§ **Work order**
Each entry is to be repeated word for word, and the images are to be dropped.

§ **Data for this task**
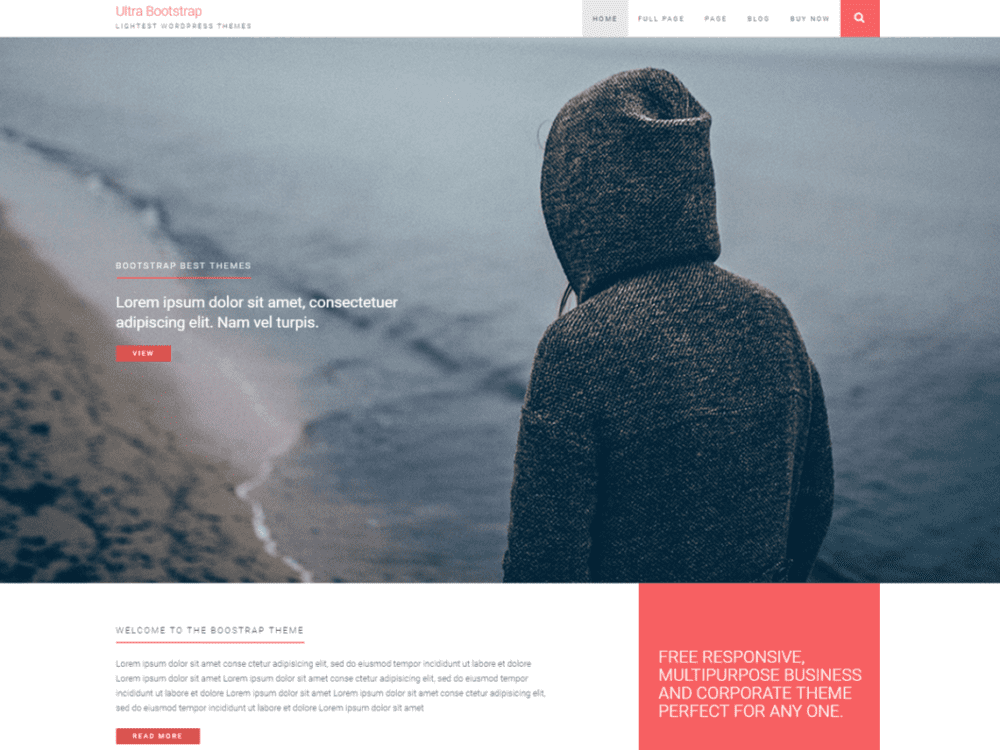 Free Ultrabootstrap Wordpress theme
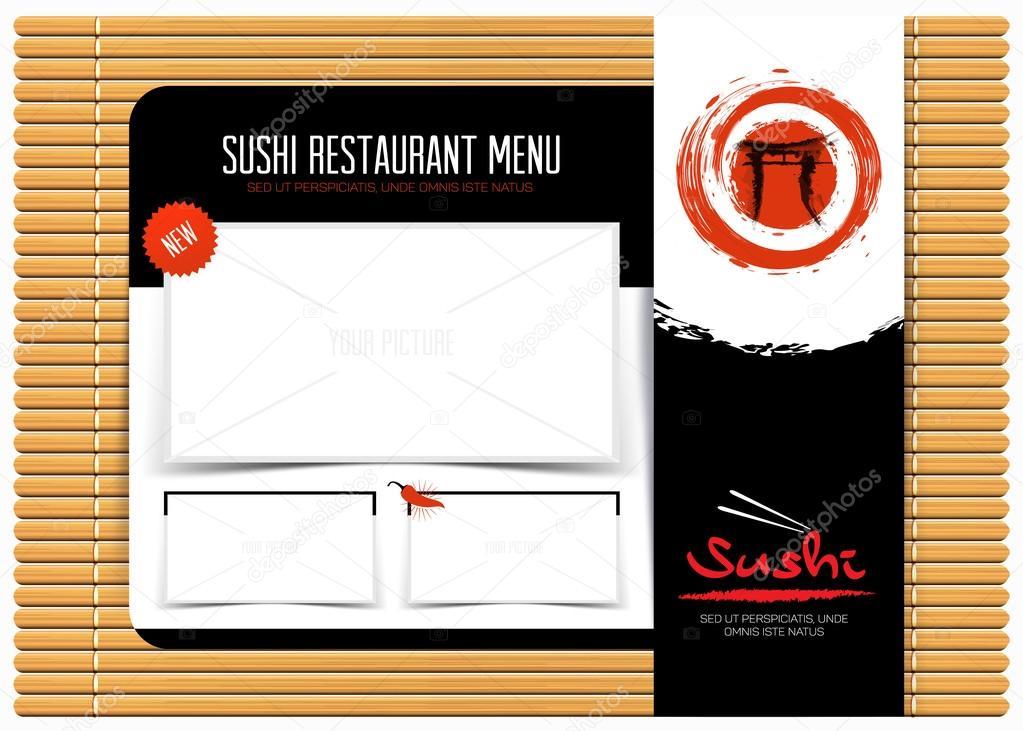 Menú de restaurante cafetería en estera de bambú. diseño de ...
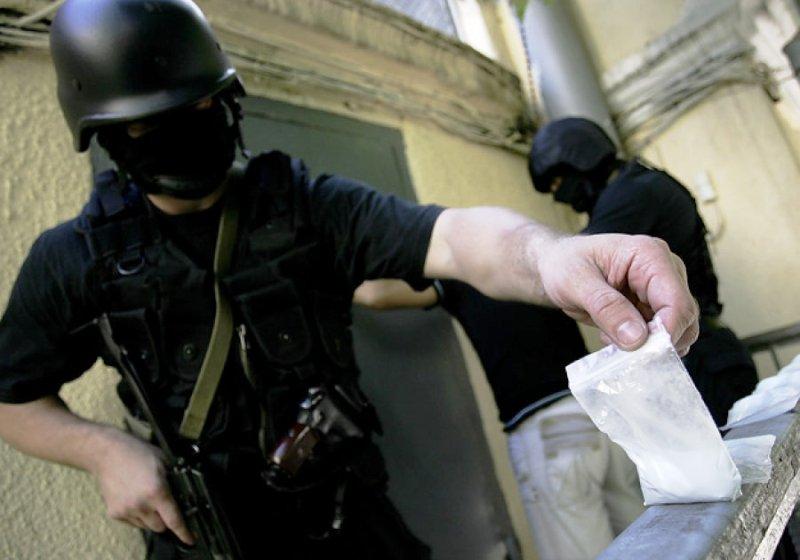 В Архангельске урожай на наркозадержания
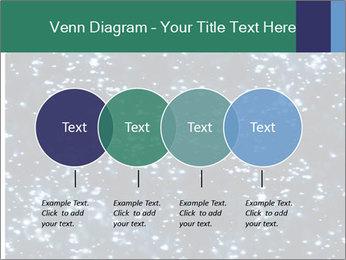 0000080886 PowerPoint Template - Slide 32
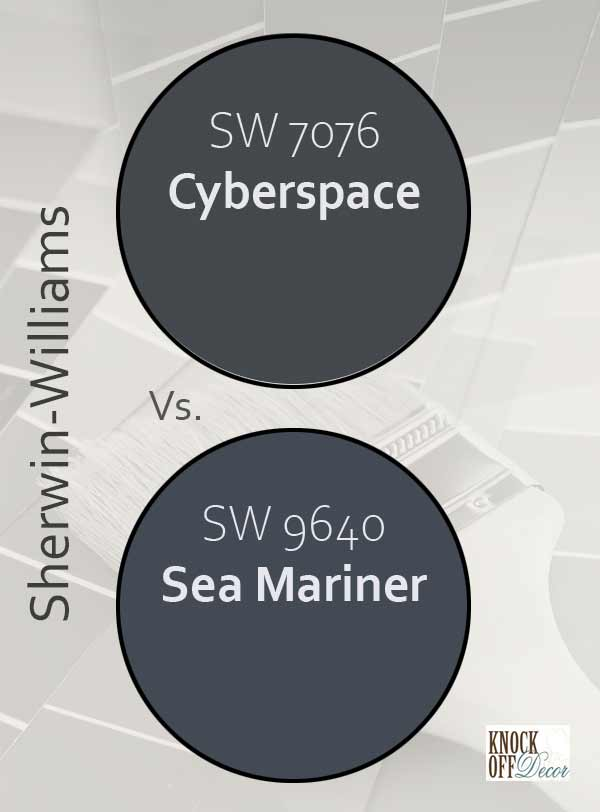 cyberspace vs sea mariner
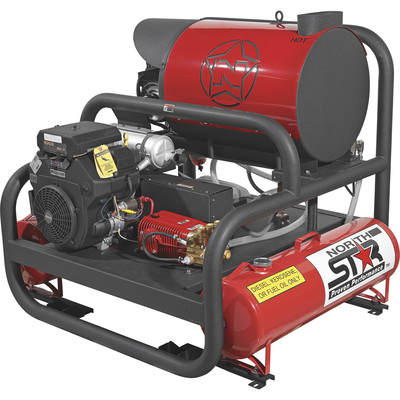 FREE SHIPPING — NorthStar Hot Water Commercial Pressure Washer Skid with 2 Wands — 4,000 PSI, 7.0 GPM, Kohler Engine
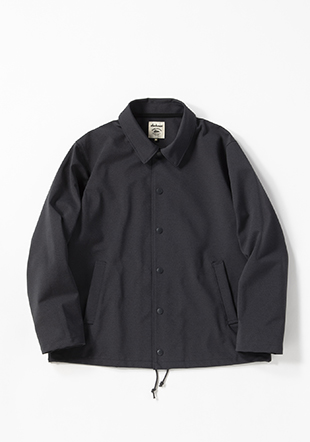 High-density Jersey Coach Jacket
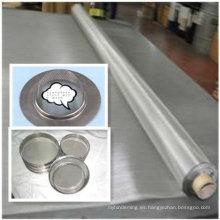 Fabricante de malla de alambre Anping SS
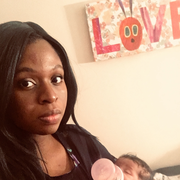 Uchenna A., Babysitter in State College, PA with 6 years paid experience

§ **Expected output**
 Free Ultrabootstrap Wordpress theme
 Menú de restaurante cafetería en estera de bambú. diseño de ...
 В Архангельске урожай на наркозадержания
 0000080886 PowerPoint Template - Slide 32
 cyberspace vs sea mariner
 FREE SHIPPING — NorthStar Hot Water Commercial Pressure Washer Skid with 2 Wands — 4,000 PSI, 7.0 GPM, Kohler Engine
 High-density Jersey Coach Jacket
 Fabricante de malla de alambre Anping SS
 Uchenna A., Babysitter in State College, PA with 6 years paid experience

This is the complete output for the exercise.